According to the Accenture survey, more than a third of UK and European IT executives rank IT integration as the most critical factor in the success of a merger, compared with only a quarter of non-IT business executives.
Instead, UK and European business executives rank cultural integration and adaptability (33 per cent) and management and leadership (31 per cent) as more important merger success factors.
The study also revealed some distinct differences in the level of involvement and experience of UK and European IT managers in the integration process when compared with counterparts in the US.
While 43 per cent of US IT executives indicated that they are 'extremely involved' in integration planning, only 15 per cent of European IT executives claim the same level of interaction.
Similarly in the US, a third of IT executives said that their IT team is 'extremely experienced' in integration planning.
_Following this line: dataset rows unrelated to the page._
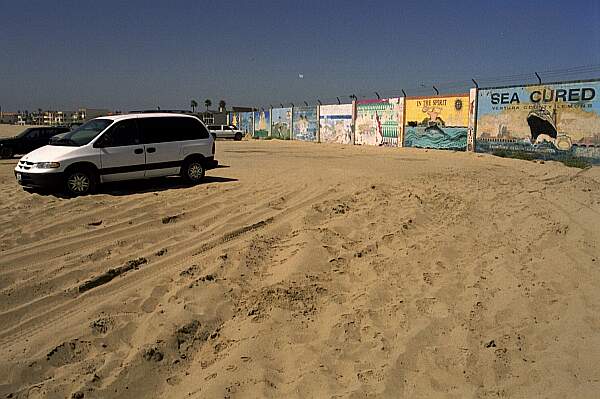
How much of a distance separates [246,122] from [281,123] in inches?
393

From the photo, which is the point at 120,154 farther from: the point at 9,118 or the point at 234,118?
the point at 9,118

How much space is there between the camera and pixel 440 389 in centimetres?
346

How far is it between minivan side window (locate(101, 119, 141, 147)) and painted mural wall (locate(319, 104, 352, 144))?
2498 centimetres

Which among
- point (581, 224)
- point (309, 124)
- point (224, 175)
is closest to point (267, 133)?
point (309, 124)

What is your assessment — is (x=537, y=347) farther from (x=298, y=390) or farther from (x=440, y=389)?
(x=298, y=390)

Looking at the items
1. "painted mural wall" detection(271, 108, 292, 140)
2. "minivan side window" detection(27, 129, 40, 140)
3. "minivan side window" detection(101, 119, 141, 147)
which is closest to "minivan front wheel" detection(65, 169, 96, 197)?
"minivan side window" detection(101, 119, 141, 147)

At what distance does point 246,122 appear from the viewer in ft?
178

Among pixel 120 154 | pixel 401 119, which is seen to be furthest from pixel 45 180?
pixel 401 119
Only four per cent of IT executives surveyed in Europe see the same level of team expertise.
"The survey findings call into question the degree of alignment that exists between IT and business executives during merger planning and integration," said Andrew Morlet, a partner in Accenture's Strategic IT Effectiveness practice.
"This is critical because, if the two groups are not fully aligned on business synergies and how they will be measured, potential value is lost.
"We have identified that high-performing companies successfully align these two groups and as a result see productivity improvements and their IT systems delivering greater value."
The survey also found executives in the UK and Europe far less likely to call their post-merger IT integration an 'overwhelming success'. Only five per cent of European business managers, and just 13 per cent of IT executives surveyed, ranked their post-merger IT integration as 'extremely successful'.
The top impediments to the success of IT integration were ranked by both parties as cultural integration and infrastructure compatibility.
On a positive note, there were a number of areas of agreement between European IT and business managers about IT integration. Both agreed that a successful IT integration would take into consideration decisions about strategy, operating models and processes.
The survey queried 334 IT and business executives throughout the UK, Europe and the US with experience in mergers and acquisitions about the role of IT in the integration process.